- **EXERCISE GOAL**
Copy out word for word everything from the start of the items through the line containing "219L122 262V271H149V280H210L228 254H236V228L228", including that line.

- **ENTRIES SUPPLIED**
::::

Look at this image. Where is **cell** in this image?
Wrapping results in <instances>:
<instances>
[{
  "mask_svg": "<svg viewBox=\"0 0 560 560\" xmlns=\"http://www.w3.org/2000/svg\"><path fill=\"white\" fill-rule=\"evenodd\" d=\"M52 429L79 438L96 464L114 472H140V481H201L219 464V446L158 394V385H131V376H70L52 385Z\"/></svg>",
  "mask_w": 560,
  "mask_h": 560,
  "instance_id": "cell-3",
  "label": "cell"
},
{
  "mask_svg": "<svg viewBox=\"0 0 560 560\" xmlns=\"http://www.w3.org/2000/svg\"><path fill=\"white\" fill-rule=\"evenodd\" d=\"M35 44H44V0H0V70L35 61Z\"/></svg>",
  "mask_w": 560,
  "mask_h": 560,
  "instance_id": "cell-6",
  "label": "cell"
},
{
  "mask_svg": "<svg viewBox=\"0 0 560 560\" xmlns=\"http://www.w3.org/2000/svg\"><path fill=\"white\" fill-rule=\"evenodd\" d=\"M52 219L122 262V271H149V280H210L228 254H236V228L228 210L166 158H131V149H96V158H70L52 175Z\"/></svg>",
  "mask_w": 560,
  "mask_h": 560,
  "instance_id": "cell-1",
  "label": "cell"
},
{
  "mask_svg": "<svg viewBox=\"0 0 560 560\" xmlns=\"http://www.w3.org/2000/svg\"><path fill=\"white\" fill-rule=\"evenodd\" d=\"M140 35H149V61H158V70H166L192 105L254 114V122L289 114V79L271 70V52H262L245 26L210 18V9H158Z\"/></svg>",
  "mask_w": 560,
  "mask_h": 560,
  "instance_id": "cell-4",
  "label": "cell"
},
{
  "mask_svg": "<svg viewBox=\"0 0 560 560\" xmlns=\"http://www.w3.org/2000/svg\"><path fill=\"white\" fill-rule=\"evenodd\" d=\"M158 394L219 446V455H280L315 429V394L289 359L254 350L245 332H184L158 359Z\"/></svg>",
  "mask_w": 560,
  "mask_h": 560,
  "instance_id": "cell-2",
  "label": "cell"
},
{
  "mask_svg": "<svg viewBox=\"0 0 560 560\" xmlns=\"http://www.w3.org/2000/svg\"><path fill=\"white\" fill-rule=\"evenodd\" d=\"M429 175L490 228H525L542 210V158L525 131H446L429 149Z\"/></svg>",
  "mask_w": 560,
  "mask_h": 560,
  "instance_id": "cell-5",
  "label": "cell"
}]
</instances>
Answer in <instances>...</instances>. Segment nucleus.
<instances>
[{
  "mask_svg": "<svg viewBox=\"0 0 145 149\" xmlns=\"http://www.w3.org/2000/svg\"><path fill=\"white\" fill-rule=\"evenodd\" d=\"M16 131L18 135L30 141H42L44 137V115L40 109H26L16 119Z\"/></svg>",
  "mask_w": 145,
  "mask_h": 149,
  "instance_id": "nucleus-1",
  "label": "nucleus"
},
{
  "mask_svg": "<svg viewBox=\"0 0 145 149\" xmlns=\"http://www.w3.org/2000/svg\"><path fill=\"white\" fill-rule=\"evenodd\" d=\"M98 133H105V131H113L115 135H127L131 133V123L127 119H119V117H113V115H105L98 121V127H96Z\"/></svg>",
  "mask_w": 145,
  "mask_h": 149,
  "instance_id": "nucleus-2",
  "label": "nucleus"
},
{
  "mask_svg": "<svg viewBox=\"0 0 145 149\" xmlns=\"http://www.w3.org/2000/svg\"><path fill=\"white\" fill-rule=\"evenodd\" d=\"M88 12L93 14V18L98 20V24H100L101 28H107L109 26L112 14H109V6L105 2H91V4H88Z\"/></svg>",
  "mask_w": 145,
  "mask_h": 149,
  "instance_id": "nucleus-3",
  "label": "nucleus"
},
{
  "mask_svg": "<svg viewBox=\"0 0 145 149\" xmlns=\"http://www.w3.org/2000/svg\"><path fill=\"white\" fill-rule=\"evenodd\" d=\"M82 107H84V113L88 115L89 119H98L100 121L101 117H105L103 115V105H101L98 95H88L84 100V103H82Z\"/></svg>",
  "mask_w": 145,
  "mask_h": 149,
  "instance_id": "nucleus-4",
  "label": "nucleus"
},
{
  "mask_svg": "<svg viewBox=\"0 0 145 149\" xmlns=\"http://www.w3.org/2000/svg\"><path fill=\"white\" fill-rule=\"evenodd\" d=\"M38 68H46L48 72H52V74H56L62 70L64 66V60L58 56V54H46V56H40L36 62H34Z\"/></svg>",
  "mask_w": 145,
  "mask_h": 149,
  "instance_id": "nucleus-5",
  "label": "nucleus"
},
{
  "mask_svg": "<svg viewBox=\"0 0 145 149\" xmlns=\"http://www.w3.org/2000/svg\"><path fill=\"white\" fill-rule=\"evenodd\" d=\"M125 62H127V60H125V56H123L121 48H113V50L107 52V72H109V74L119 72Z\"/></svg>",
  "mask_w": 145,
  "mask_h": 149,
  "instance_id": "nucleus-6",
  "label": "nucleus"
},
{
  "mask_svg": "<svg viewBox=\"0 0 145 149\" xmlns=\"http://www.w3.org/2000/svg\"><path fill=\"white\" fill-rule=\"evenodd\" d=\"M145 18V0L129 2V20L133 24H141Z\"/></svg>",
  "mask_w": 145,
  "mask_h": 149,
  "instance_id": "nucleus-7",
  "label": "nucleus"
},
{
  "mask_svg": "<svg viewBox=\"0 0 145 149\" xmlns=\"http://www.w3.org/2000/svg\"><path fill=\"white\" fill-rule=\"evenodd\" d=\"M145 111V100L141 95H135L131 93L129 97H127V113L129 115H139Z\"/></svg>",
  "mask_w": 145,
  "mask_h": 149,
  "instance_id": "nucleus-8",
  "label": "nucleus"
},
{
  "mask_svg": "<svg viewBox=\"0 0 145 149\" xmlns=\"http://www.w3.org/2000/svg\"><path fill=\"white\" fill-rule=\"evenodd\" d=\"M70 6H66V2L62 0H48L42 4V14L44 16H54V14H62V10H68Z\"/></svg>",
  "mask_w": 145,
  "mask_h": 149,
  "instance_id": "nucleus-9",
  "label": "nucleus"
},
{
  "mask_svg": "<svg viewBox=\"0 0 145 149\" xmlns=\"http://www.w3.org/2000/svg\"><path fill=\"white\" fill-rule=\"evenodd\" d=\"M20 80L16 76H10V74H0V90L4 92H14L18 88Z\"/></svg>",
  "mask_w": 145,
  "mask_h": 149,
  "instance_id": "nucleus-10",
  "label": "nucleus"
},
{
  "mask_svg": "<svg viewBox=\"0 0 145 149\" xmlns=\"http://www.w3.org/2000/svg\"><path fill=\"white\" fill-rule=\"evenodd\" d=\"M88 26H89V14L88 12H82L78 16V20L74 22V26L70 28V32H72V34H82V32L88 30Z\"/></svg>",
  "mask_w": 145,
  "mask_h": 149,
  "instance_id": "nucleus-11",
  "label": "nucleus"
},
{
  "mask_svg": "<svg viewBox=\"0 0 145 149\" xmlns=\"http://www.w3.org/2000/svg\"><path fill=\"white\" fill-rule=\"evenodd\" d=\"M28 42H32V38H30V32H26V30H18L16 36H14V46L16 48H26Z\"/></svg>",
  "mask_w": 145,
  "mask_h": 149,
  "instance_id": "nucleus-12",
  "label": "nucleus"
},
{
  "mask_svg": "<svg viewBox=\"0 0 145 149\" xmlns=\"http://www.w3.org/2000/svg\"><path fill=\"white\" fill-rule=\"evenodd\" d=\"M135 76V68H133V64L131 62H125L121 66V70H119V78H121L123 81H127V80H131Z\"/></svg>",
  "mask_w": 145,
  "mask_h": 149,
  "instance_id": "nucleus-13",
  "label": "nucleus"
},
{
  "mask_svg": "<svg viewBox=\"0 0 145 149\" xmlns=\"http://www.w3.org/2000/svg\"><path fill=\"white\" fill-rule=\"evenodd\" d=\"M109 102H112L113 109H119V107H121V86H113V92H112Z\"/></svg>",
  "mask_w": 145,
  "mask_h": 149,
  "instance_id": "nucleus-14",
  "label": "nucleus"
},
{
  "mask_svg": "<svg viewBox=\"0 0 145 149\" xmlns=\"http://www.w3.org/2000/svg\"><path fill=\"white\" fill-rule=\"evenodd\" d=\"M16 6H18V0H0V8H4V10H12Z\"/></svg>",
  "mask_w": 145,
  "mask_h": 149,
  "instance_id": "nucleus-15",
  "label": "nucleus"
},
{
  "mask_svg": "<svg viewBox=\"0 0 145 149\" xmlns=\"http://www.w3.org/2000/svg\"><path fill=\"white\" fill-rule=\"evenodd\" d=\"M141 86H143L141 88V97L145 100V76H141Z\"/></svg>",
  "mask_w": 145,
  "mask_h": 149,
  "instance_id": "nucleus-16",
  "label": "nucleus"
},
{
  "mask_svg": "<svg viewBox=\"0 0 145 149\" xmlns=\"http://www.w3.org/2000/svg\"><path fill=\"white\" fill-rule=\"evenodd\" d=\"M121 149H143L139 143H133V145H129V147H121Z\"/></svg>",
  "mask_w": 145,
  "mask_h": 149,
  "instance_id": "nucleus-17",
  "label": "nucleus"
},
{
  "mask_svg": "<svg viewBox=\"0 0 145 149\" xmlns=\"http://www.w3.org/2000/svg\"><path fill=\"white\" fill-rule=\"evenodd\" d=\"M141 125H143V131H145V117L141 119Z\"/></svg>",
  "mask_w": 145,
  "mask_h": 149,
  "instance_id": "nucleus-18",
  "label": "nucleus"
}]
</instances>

::::

- **OUTPUT**
Look at this image. Where is **cell** in this image?
Wrapping results in <instances>:
<instances>
[{
  "mask_svg": "<svg viewBox=\"0 0 560 560\" xmlns=\"http://www.w3.org/2000/svg\"><path fill=\"white\" fill-rule=\"evenodd\" d=\"M52 429L79 438L96 464L114 472H140V481H201L219 464V446L158 394V385H131V376H70L52 385Z\"/></svg>",
  "mask_w": 560,
  "mask_h": 560,
  "instance_id": "cell-3",
  "label": "cell"
},
{
  "mask_svg": "<svg viewBox=\"0 0 560 560\" xmlns=\"http://www.w3.org/2000/svg\"><path fill=\"white\" fill-rule=\"evenodd\" d=\"M35 44H44V0H0V70L35 61Z\"/></svg>",
  "mask_w": 560,
  "mask_h": 560,
  "instance_id": "cell-6",
  "label": "cell"
},
{
  "mask_svg": "<svg viewBox=\"0 0 560 560\" xmlns=\"http://www.w3.org/2000/svg\"><path fill=\"white\" fill-rule=\"evenodd\" d=\"M52 219L122 262V271H149V280H210L228 254H236V228L228 210L166 158H131V149H96V158H70L52 175Z\"/></svg>",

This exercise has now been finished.